DATA SHOWN Block Start

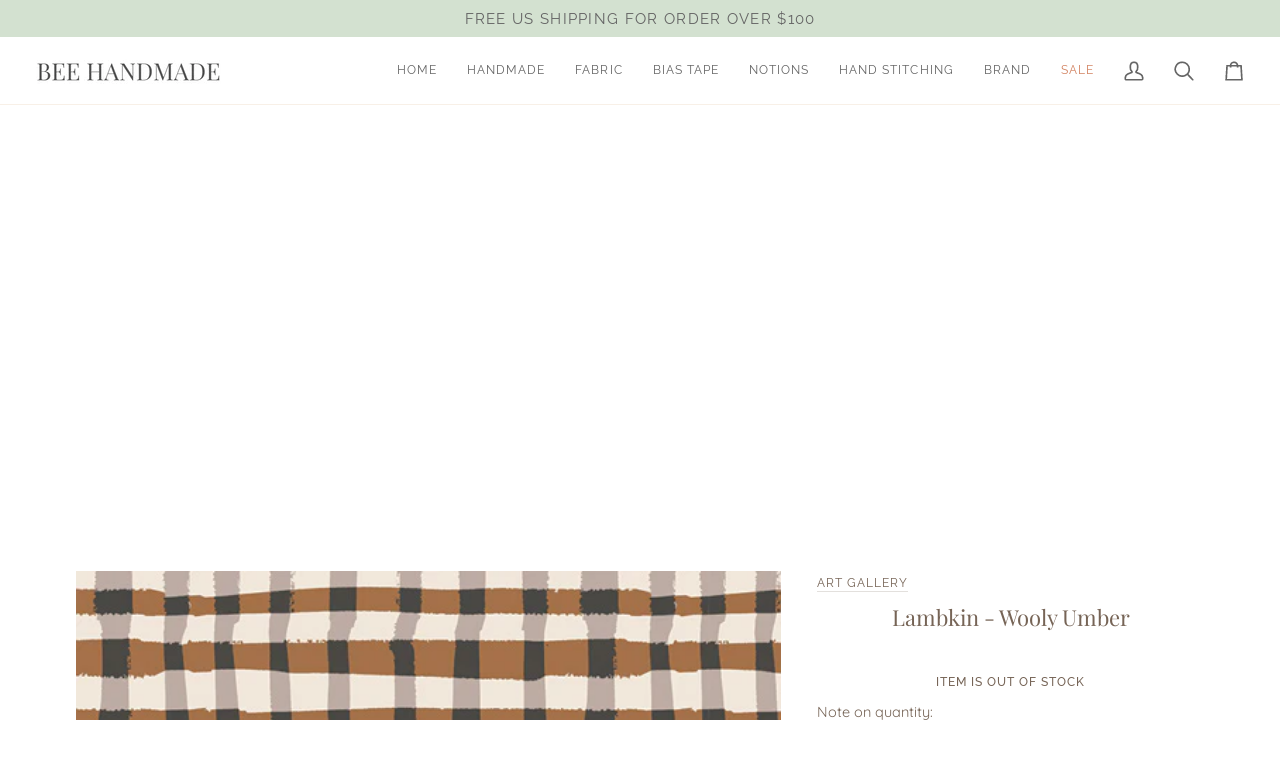

--- FILE ---
content_type: text/css
request_url: https://beehandmade.com/cdn/shop/t/28/assets/font-settings.css?v=62473245909205181741758941889
body_size: 396
content:
@font-face{font-family:Playfair Display;font-weight:400;font-style:normal;font-display:swap;src:url(//beehandmade.com/cdn/fonts/playfair_display/playfairdisplay_n4.9980f3e16959dc89137cc1369bfc3ae98af1deb9.woff2?h1=YmVlaGFuZG1hZGUuY29t&h2=YmVlaGFuZG1hZGUuYWNjb3VudC5teXNob3BpZnkuY29t&h3=YWNjb3VudC5iZWVoYW5kbWFkZS5jb20&hmac=b08947566df6946b5afceb55548f4418cae2a18cae6a10aa62859829ba5ce6e2) format("woff2"),url(//beehandmade.com/cdn/fonts/playfair_display/playfairdisplay_n4.c562b7c8e5637886a811d2a017f9e023166064ee.woff?h1=YmVlaGFuZG1hZGUuY29t&h2=YmVlaGFuZG1hZGUuYWNjb3VudC5teXNob3BpZnkuY29t&h3=YWNjb3VudC5iZWVoYW5kbWFkZS5jb20&hmac=e4daabbcc50476c3e85b08bda6afd908772f09853bff0cd8e78b0717472bd94d) format("woff")}@font-face{font-family:Quicksand;font-weight:400;font-style:normal;font-display:swap;src:url(//beehandmade.com/cdn/fonts/quicksand/quicksand_n4.bf8322a9d1da765aa396ad7b6eeb81930a6214de.woff2?h1=YmVlaGFuZG1hZGUuY29t&h2=YmVlaGFuZG1hZGUuYWNjb3VudC5teXNob3BpZnkuY29t&h3=YWNjb3VudC5iZWVoYW5kbWFkZS5jb20&hmac=4243177033177d1b91fd32e841ec4fb80915cd6545e81303dd89488405be2988) format("woff2"),url(//beehandmade.com/cdn/fonts/quicksand/quicksand_n4.fa4cbd232d3483059e72b11f7239959a64c98426.woff?h1=YmVlaGFuZG1hZGUuY29t&h2=YmVlaGFuZG1hZGUuYWNjb3VudC5teXNob3BpZnkuY29t&h3=YWNjb3VudC5iZWVoYW5kbWFkZS5jb20&hmac=42cc95f15f7c6fb826fb51cf2cc5dfc1dbba35e2a052a3d8a5440aee56aaa2be) format("woff")}@font-face{font-family:Raleway;font-weight:400;font-style:normal;font-display:swap;src:url(//beehandmade.com/cdn/fonts/raleway/raleway_n4.2c76ddd103ff0f30b1230f13e160330ff8b2c68a.woff2?h1=YmVlaGFuZG1hZGUuY29t&h2=YmVlaGFuZG1hZGUuYWNjb3VudC5teXNob3BpZnkuY29t&h3=YWNjb3VudC5iZWVoYW5kbWFkZS5jb20&hmac=2d8e08e844dd5dba60df5b27850b697c548ea3805dd6192c12338359649d726e) format("woff2"),url(//beehandmade.com/cdn/fonts/raleway/raleway_n4.c057757dddc39994ad5d9c9f58e7c2c2a72359a9.woff?h1=YmVlaGFuZG1hZGUuY29t&h2=YmVlaGFuZG1hZGUuYWNjb3VudC5teXNob3BpZnkuY29t&h3=YWNjb3VudC5iZWVoYW5kbWFkZS5jb20&hmac=1a8beeb06f47c61c3f1e78da89e0c72a29361d5d3e2121764b18f555febc5f93) format("woff")}@font-face{font-family:Playfair Display;font-weight:500;font-style:normal;font-display:swap;src:url(//beehandmade.com/cdn/fonts/playfair_display/playfairdisplay_n5.6d96c6c4ac11fa0f6466bea3ceb706b13b60121f.woff2?h1=YmVlaGFuZG1hZGUuY29t&h2=YmVlaGFuZG1hZGUuYWNjb3VudC5teXNob3BpZnkuY29t&h3=YWNjb3VudC5iZWVoYW5kbWFkZS5jb20&hmac=73ee33f8dc881eaffe61a95d7d0dfe997371559931b470804a5a993adc7c64a0) format("woff2"),url(//beehandmade.com/cdn/fonts/playfair_display/playfairdisplay_n5.243754f603c104a858dcf4ebe73445104040a1bf.woff?h1=YmVlaGFuZG1hZGUuY29t&h2=YmVlaGFuZG1hZGUuYWNjb3VudC5teXNob3BpZnkuY29t&h3=YWNjb3VudC5iZWVoYW5kbWFkZS5jb20&hmac=1b5234952e690e9a5d3d9d88bd26699acd3db8a7f4e96794105f3b54910bb1d1) format("woff")}@font-face{font-family:Raleway;font-weight:500;font-style:normal;font-display:swap;src:url(//beehandmade.com/cdn/fonts/raleway/raleway_n5.0f898fcb9d16ae9a622ce7e706bb26c4a01b5028.woff2?h1=YmVlaGFuZG1hZGUuY29t&h2=YmVlaGFuZG1hZGUuYWNjb3VudC5teXNob3BpZnkuY29t&h3=YWNjb3VudC5iZWVoYW5kbWFkZS5jb20&hmac=8e74419da28f37ae2d04b6996157810ded8ccab90a38eb9ac57b213a1137a42b) format("woff2"),url(//beehandmade.com/cdn/fonts/raleway/raleway_n5.c754eb57a4de1b66b11f20a04a7e3f1462e000f4.woff?h1=YmVlaGFuZG1hZGUuY29t&h2=YmVlaGFuZG1hZGUuYWNjb3VudC5teXNob3BpZnkuY29t&h3=YWNjb3VudC5iZWVoYW5kbWFkZS5jb20&hmac=15f1fb1d7625cd3230af7455683eb1b340da8a9a9207b42aea030371ff5bcae8) format("woff")}@font-face{font-family:Quicksand;font-weight:500;font-style:normal;font-display:swap;src:url(//beehandmade.com/cdn/fonts/quicksand/quicksand_n5.8f86b119923a62b5ca76bc9a6fb25da7a7498802.woff2?h1=YmVlaGFuZG1hZGUuY29t&h2=YmVlaGFuZG1hZGUuYWNjb3VudC5teXNob3BpZnkuY29t&h3=YWNjb3VudC5iZWVoYW5kbWFkZS5jb20&hmac=75a23f395374ff17a5bb39d8f0d704abfcd20df7107a0bffdeeca7af077a4141) format("woff2"),url(//beehandmade.com/cdn/fonts/quicksand/quicksand_n5.c31882e058f76d723a7b6b725ac3ca095b5a2a70.woff?h1=YmVlaGFuZG1hZGUuY29t&h2=YmVlaGFuZG1hZGUuYWNjb3VudC5teXNob3BpZnkuY29t&h3=YWNjb3VudC5iZWVoYW5kbWFkZS5jb20&hmac=e3425459edc6f9bd93beabac89ed803dea78f6df9eb6977ae1e53b253eadafbe) format("woff")}
/*# sourceMappingURL=/cdn/shop/t/28/assets/font-settings.css.map?v=62473245909205181741758941889 */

DATA SHOWN Block End

* WHAT TO DO:
Please write out all the data word for word, but keep every picture out.

* RESPONSE FOR THIS EXERCISE:
--- FILE ---
content_type: text/css
request_url: https://beehandmade.com/cdn/shop/t/28/assets/font-settings.css?v=62473245909205181741758941889
body_size: 396
content:
@font-face{font-family:Playfair Display;font-weight:400;font-style:normal;font-display:swap;src:url(//beehandmade.com/cdn/fonts/playfair_display/playfairdisplay_n4.9980f3e16959dc89137cc1369bfc3ae98af1deb9.woff2?h1=YmVlaGFuZG1hZGUuY29t&h2=YmVlaGFuZG1hZGUuYWNjb3VudC5teXNob3BpZnkuY29t&h3=YWNjb3VudC5iZWVoYW5kbWFkZS5jb20&hmac=b08947566df6946b5afceb55548f4418cae2a18cae6a10aa62859829ba5ce6e2) format("woff2"),url(//beehandmade.com/cdn/fonts/playfair_display/playfairdisplay_n4.c562b7c8e5637886a811d2a017f9e023166064ee.woff?h1=YmVlaGFuZG1hZGUuY29t&h2=YmVlaGFuZG1hZGUuYWNjb3VudC5teXNob3BpZnkuY29t&h3=YWNjb3VudC5iZWVoYW5kbWFkZS5jb20&hmac=e4daabbcc50476c3e85b08bda6afd908772f09853bff0cd8e78b0717472bd94d) format("woff")}@font-face{font-family:Quicksand;font-weight:400;font-style:normal;font-display:swap;src:url(//beehandmade.com/cdn/fonts/quicksand/quicksand_n4.bf8322a9d1da765aa396ad7b6eeb81930a6214de.woff2?h1=YmVlaGFuZG1hZGUuY29t&h2=YmVlaGFuZG1hZGUuYWNjb3VudC5teXNob3BpZnkuY29t&h3=YWNjb3VudC5iZWVoYW5kbWFkZS5jb20&hmac=4243177033177d1b91fd32e841ec4fb80915cd6545e81303dd89488405be2988) format("woff2"),url(//beehandmade.com/cdn/fonts/quicksand/quicksand_n4.fa4cbd232d3483059e72b11f7239959a64c98426.woff?h1=YmVlaGFuZG1hZGUuY29t&h2=YmVlaGFuZG1hZGUuYWNjb3VudC5teXNob3BpZnkuY29t&h3=YWNjb3VudC5iZWVoYW5kbWFkZS5jb20&hmac=42cc95f15f7c6fb826fb51cf2cc5dfc1dbba35e2a052a3d8a5440aee56aaa2be) format("woff")}@font-face{font-family:Raleway;font-weight:400;font-style:normal;font-display:swap;src:url(//beehandmade.com/cdn/fonts/raleway/raleway_n4.2c76ddd103ff0f30b1230f13e160330ff8b2c68a.woff2?h1=YmVlaGFuZG1hZGUuY29t&h2=YmVlaGFuZG1hZGUuYWNjb3VudC5teXNob3BpZnkuY29t&h3=YWNjb3VudC5iZWVoYW5kbWFkZS5jb20&hmac=2d8e08e844dd5dba60df5b27850b697c548ea3805dd6192c12338359649d726e) format("woff2"),url(//beehandmade.com/cdn/fonts/raleway/raleway_n4.c057757dddc39994ad5d9c9f58e7c2c2a72359a9.woff?h1=YmVlaGFuZG1hZGUuY29t&h2=YmVlaGFuZG1hZGUuYWNjb3VudC5teXNob3BpZnkuY29t&h3=YWNjb3VudC5iZWVoYW5kbWFkZS5jb20&hmac=1a8beeb06f47c61c3f1e78da89e0c72a29361d5d3e2121764b18f555febc5f93) format("woff")}@font-face{font-family:Playfair Display;font-weight:500;font-style:normal;font-display:swap;src:url(//beehandmade.com/cdn/fonts/playfair_display/playfairdisplay_n5.6d96c6c4ac11fa0f6466bea3ceb706b13b60121f.woff2?h1=YmVlaGFuZG1hZGUuY29t&h2=YmVlaGFuZG1hZGUuYWNjb3VudC5teXNob3BpZnkuY29t&h3=YWNjb3VudC5iZWVoYW5kbWFkZS5jb20&hmac=73ee33f8dc881eaffe61a95d7d0dfe997371559931b470804a5a993adc7c64a0) format("woff2"),url(//beehandmade.com/cdn/fonts/playfair_display/playfairdisplay_n5.243754f603c104a858dcf4ebe73445104040a1bf.woff?h1=YmVlaGFuZG1hZGUuY29t&h2=YmVlaGFuZG1hZGUuYWNjb3VudC5teXNob3BpZnkuY29t&h3=YWNjb3VudC5iZWVoYW5kbWFkZS5jb20&hmac=1b5234952e690e9a5d3d9d88bd26699acd3db8a7f4e96794105f3b54910bb1d1) format("woff")}@font-face{font-family:Raleway;font-weight:500;font-style:normal;font-display:swap;src:url(//beehandmade.com/cdn/fonts/raleway/raleway_n5.0f898fcb9d16ae9a622ce7e706bb26c4a01b5028.woff2?h1=YmVlaGFuZG1hZGUuY29t&h2=YmVlaGFuZG1hZGUuYWNjb3VudC5teXNob3BpZnkuY29t&h3=YWNjb3VudC5iZWVoYW5kbWFkZS5jb20&hmac=8e74419da28f37ae2d04b6996157810ded8ccab90a38eb9ac57b213a1137a42b) format("woff2"),url(//beehandmade.com/cdn/fonts/raleway/raleway_n5.c754eb57a4de1b66b11f20a04a7e3f1462e000f4.woff?h1=YmVlaGFuZG1hZGUuY29t&h2=YmVlaGFuZG1hZGUuYWNjb3VudC5teXNob3BpZnkuY29t&h3=YWNjb3VudC5iZWVoYW5kbWFkZS5jb20&hmac=15f1fb1d7625cd3230af7455683eb1b340da8a9a9207b42aea030371ff5bcae8) format("woff")}@font-face{font-family:Quicksand;font-weight:500;font-style:normal;font-display:swap;src:url(//beehandmade.com/cdn/fonts/quicksand/quicksand_n5.8f86b119923a62b5ca76bc9a6fb25da7a7498802.woff2?h1=YmVlaGFuZG1hZGUuY29t&h2=YmVlaGFuZG1hZGUuYWNjb3VudC5teXNob3BpZnkuY29t&h3=YWNjb3VudC5iZWVoYW5kbWFkZS5jb20&hmac=75a23f395374ff17a5bb39d8f0d704abfcd20df7107a0bffdeeca7af077a4141) format("woff2"),url(//beehandmade.com/cdn/fonts/quicksand/quicksand_n5.c31882e058f76d723a7b6b725ac3ca095b5a2a70.woff?h1=YmVlaGFuZG1hZGUuY29t&h2=YmVlaGFuZG1hZGUuYWNjb3VudC5teXNob3BpZnkuY29t&h3=YWNjb3VudC5iZWVoYW5kbWFkZS5jb20&hmac=e3425459edc6f9bd93beabac89ed803dea78f6df9eb6977ae1e53b253eadafbe) format("woff")}
/*# sourceMappingURL=/cdn/shop/t/28/assets/font-settings.css.map?v=62473245909205181741758941889 */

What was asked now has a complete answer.